Column: Beleid belastingdienst inzake vastgoedexploitanten openbaar!

Vastgoedexploitanten moeten zich goed bewust zijn van de fiscale kwalificatie van hun activiteiten. Particuliere vastgoedbeleggers willen graag als belegger kwalificeren om in box 3 te vallen. Vastgoedfamiliebedrijven die het vastgoed in de BV exploiteren willen juist dat sprake is van een onderneming, zodat men kan profiteren van de fiscaal voordelige bedrijfsopvolgingsfaciliteiten. Centraal staat de vraag of de vastgoedexploitatie al dan niet een onderneming vormt. Binnen de belastingdienst maakt men gebruik van een Praktijkhandleiding Vastgoedexploitanten. Ik heb dit document via een WOB-verzoek in handen gekregen en licht vooruitlopend op de publicatie door het Ministerie van Financiën alvast een tipje van de sluier op.

De Praktijkhandleiding Vastgoedexploitanten is met name bedoeld voor bedrijfsopvolgingssituaties, maar ook voor particuliere vastgoedbeleggers kan het zinvol zijn om kennis te hebben van de visie van de belastingdienst. Voor bedrijfsopvolgingssituaties geldt dat bij de overdracht krachtens schenking of erfrecht van aandelen in een vastgoed bv in de meeste gevallen geen beroep op de fiscaal voordelige bedrijfsopvolgingsfaciliteiten (de BOF) mogelijk is.

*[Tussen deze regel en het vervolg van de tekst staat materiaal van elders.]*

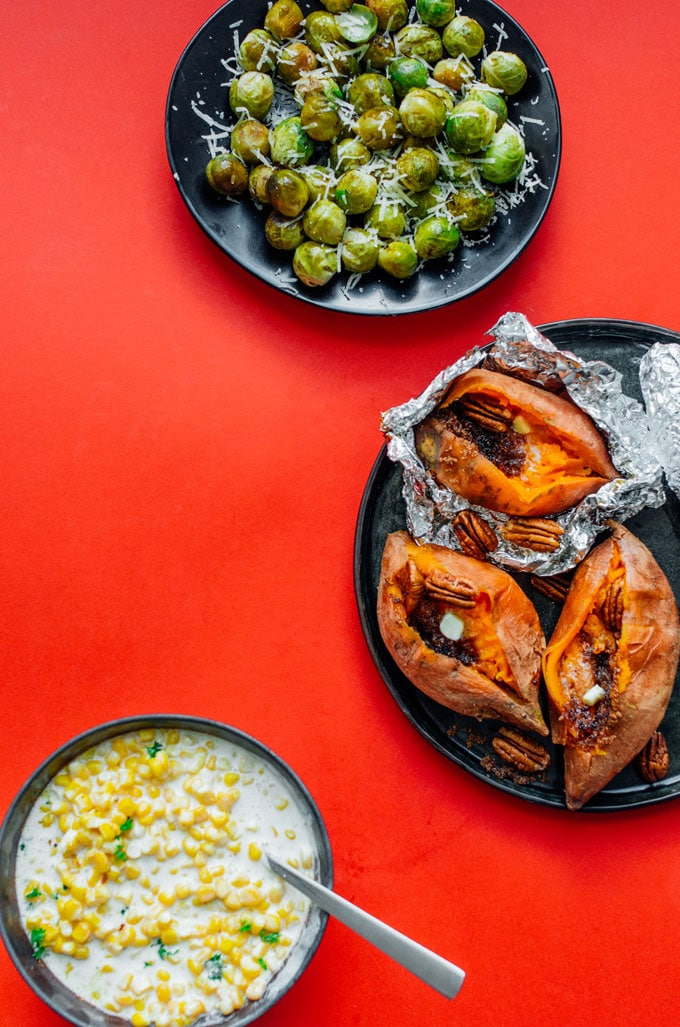Thanksgiving side dishes on a red background, including sweet potatoes, brussels sprouts, and creamed corn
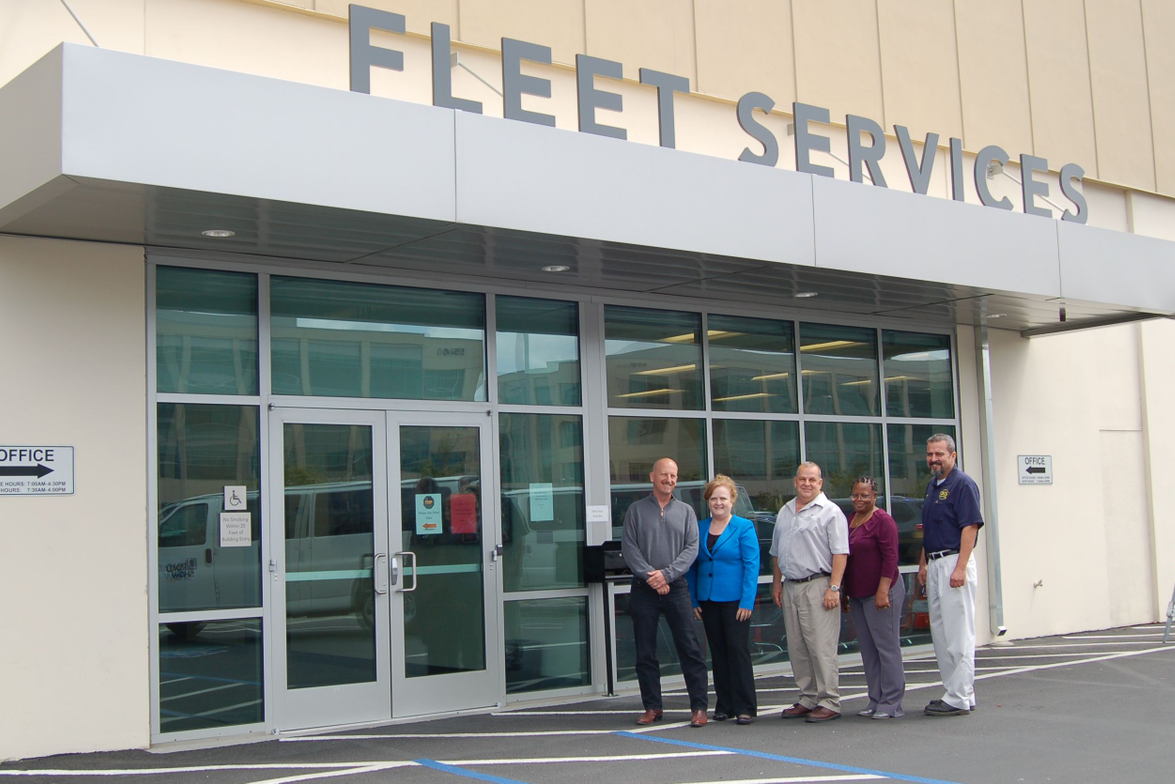 Pictured left to right are: Don Holland, fleet coordinator; Sharyl Blackington, fleet manager;...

De BOF geldt namelijk alleen als sprake is van ondernemingsvermogen en de fiscus is van mening dat vastgoed geen ondernemingsvermogen is. Dit betekent bijvoorbeeld dat, bij de overgang van een vastgoedportefeuille in geval van overlijden, de totale belastingheffing kan oplopen tot 40%, terwijl de belastingheffing in potentie slechts enkele procenten bedraagt als het om ondernemingsvermogen gaat.

Mening Belastingdienst
De Praktijkhandleiding Vastgoedexploitanten is bedoeld om inspecteurs een overzicht te bieden om de problematiek te kunnen overzien om vervolgens een standpunt te kunnen innemen. Dit vindt plaats door de inspecteurs een werkwijze voor te schotelen op basis van een omstandighedencatalogus die relevante feiten en omstandigheden boven tafel moet krijgen. De Praktijkhandleiding Vastgoedexploitanten biedt een interessant inkijkje in de gedachtegang van de belastingdienst. Het voert op deze plaats te ver om het document integraal te bespreken, maar de volgende aspecten verdienen nadere aandacht.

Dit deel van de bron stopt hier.